News organizations, including Vox and the Wall Street Journal, have reported that the U.S. health care system is struggling with significant staffing challenges, especially with vital, highly trained, seasoned, front-line nurses. They bear the brunt of direct patient care. And they grapple with the emotions of having a tidal wave of sickness and death washing over them with coronavirus cases, including recently with furious and anxious patients espousing extremist views about health care.
But nurses have found they have options, too. They, and other health workers are demanding better working conditions, hours, and staffing, as well as higher pay (see the labor agreement that Kaiser Permanente struck with its personnel). Nurses have jumped into “traveler” programs, in which they just may cross the street but with huge boosts in pay. Hospital administrators have been groaning about the bills that will need to be paid — patients will foot these, of course — as health workers threaten to quit unless they see their working conditions improve.
Nurses have told news reporters that they are tired and that institutional expressions of thanks have been insufficient. They are not settling for pizza parties and nice speeches, they say.
That makes sense. Health economists have warned hospitals for a while now that they eventually would see the consequences for choosing to stint on direct patient care staff, while building up the personnel for billing, marketing, administration, and other areas.
It’s time not only for an institutional re-balancing, but also for all of us outside health care to cool the fervency with which we discuss complex, uncertain, life-and-death challenges in medicine, especially as it involves public responses to the pandemic. We can give a lot less attention to actors who balk at vaccines for kids, or unvaccinated pro athletes who put teammates’ accomplishments and health at risk. We’ve seen how much harm can occur when we let radiologists and TV psychologists and drug addiction experts opine about dealing with a lethal infection that spread like wildfire.
It would be great, yes, if more health workers (as well as first-responders and members of the military) heeded their own expert and knowledgeable colleagues and wise leaders and increased the vaccination rate in their industry, so that 30% of those entrusted with our care, at last, got their shots.
But, as President Biden likes to say, C’mon, man. The people in the medical establishment, with all the many faults that yours truly won’t hesitate to point out, has by and large done remarkable, valiant work, combatting the pandemic for what is becoming too long a time.
They — and the essential workers, first responders, and personnel in the armed forces — deserve our thanks and support, especially as so many of them will be hard at work, night and day, through the holidays.

## [Dataset records]
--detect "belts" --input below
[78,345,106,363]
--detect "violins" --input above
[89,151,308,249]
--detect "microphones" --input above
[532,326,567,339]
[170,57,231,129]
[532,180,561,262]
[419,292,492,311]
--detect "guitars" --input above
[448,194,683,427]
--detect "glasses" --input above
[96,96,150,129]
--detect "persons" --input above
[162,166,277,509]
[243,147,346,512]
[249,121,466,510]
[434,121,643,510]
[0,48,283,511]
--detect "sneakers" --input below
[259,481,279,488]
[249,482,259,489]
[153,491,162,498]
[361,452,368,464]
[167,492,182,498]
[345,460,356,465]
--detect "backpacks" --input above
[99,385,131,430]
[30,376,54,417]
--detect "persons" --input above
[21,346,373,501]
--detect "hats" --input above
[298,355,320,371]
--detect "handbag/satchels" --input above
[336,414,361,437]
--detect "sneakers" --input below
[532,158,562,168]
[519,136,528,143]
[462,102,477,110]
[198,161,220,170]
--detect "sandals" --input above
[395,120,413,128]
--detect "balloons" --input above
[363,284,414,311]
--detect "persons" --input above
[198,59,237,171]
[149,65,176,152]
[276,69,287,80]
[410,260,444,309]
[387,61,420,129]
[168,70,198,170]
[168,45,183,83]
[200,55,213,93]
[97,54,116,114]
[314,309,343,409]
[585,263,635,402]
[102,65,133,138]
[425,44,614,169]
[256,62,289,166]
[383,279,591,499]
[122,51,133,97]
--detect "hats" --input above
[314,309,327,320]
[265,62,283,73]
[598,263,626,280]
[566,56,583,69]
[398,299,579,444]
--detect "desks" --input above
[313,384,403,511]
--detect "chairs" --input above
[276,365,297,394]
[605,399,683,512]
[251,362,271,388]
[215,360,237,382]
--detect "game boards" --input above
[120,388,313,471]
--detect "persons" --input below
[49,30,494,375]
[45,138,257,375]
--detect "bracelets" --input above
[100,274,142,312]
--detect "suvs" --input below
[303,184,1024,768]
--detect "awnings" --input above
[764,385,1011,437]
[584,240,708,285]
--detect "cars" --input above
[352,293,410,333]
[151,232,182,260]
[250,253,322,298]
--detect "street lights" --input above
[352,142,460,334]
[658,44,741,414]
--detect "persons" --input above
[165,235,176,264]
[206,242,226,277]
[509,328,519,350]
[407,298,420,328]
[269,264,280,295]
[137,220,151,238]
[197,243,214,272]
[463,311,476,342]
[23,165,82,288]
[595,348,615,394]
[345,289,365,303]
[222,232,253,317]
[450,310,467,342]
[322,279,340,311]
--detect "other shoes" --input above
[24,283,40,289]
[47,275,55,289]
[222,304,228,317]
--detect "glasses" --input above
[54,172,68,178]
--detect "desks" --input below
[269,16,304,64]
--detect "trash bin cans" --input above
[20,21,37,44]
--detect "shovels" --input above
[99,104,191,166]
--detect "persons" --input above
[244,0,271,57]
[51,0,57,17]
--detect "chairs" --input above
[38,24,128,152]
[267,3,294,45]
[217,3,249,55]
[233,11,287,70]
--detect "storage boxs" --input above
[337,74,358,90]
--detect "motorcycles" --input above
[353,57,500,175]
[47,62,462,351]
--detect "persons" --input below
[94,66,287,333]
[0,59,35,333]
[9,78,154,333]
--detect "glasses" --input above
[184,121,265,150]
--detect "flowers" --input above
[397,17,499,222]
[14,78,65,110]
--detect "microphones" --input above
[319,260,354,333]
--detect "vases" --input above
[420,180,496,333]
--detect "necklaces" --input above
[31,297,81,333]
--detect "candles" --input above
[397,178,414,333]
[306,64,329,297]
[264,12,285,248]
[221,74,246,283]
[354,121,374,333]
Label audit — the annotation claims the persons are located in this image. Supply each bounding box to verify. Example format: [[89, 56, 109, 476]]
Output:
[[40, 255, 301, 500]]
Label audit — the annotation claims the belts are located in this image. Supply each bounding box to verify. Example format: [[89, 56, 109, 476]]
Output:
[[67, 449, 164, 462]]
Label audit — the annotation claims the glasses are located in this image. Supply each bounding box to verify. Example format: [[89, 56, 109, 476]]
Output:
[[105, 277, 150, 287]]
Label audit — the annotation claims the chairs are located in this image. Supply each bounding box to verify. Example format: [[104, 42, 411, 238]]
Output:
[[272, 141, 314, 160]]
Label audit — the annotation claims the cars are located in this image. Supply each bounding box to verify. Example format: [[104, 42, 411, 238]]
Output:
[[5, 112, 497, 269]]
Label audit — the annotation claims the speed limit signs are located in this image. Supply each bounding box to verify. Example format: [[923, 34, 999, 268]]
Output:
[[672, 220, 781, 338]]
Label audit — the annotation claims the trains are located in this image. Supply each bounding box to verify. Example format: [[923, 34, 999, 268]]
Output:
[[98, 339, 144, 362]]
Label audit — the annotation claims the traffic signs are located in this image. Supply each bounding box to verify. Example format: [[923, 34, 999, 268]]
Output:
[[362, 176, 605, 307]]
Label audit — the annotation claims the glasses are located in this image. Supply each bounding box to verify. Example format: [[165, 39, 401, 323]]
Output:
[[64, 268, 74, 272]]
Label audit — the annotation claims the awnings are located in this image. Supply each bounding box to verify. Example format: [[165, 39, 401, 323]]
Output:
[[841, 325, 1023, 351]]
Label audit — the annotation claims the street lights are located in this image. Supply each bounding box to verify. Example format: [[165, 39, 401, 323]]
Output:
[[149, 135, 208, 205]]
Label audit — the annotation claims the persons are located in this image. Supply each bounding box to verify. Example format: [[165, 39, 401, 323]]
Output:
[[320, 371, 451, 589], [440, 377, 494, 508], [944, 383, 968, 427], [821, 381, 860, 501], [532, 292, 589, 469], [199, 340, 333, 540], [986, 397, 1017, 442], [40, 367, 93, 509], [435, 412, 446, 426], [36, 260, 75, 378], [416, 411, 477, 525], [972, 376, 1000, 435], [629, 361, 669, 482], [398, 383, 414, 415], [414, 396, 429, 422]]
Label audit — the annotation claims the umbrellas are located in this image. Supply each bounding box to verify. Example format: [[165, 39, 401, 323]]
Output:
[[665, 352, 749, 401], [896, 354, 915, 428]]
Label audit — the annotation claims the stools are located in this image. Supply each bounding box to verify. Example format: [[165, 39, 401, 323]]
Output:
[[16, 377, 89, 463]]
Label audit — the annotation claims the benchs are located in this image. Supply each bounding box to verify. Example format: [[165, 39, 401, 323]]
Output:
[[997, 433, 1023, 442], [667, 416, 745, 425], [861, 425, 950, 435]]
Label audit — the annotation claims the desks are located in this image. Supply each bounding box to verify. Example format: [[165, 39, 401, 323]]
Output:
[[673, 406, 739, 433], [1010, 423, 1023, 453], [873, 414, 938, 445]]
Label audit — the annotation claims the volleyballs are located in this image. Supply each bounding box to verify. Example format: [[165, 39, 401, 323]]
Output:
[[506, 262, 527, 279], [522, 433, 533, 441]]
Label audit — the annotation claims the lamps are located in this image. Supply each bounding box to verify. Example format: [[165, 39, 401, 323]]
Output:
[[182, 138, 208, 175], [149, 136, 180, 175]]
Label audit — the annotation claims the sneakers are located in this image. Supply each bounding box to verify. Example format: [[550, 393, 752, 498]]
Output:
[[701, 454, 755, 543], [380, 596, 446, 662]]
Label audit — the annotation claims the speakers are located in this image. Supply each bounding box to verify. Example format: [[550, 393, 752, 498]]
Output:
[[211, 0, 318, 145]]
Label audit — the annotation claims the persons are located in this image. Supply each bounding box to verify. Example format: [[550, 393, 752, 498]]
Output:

## [What to work on]
[1] In the article on nurse staffing, what do nurses say they are not settling for?
[2] Copy the article on nurse staffing word for word from "But, as President" to "long a time.".
The lines are not needed for anything here.

## [Expected outputs]
[1] Pizza parties and nice speeches.

[2]
But, as President Biden likes to say, C’mon, man. The people in the medical establishment, with all the many faults that yours truly won’t hesitate to point out, has by and large done remarkable, valiant work, combatting the pandemic for what is becoming too long a time.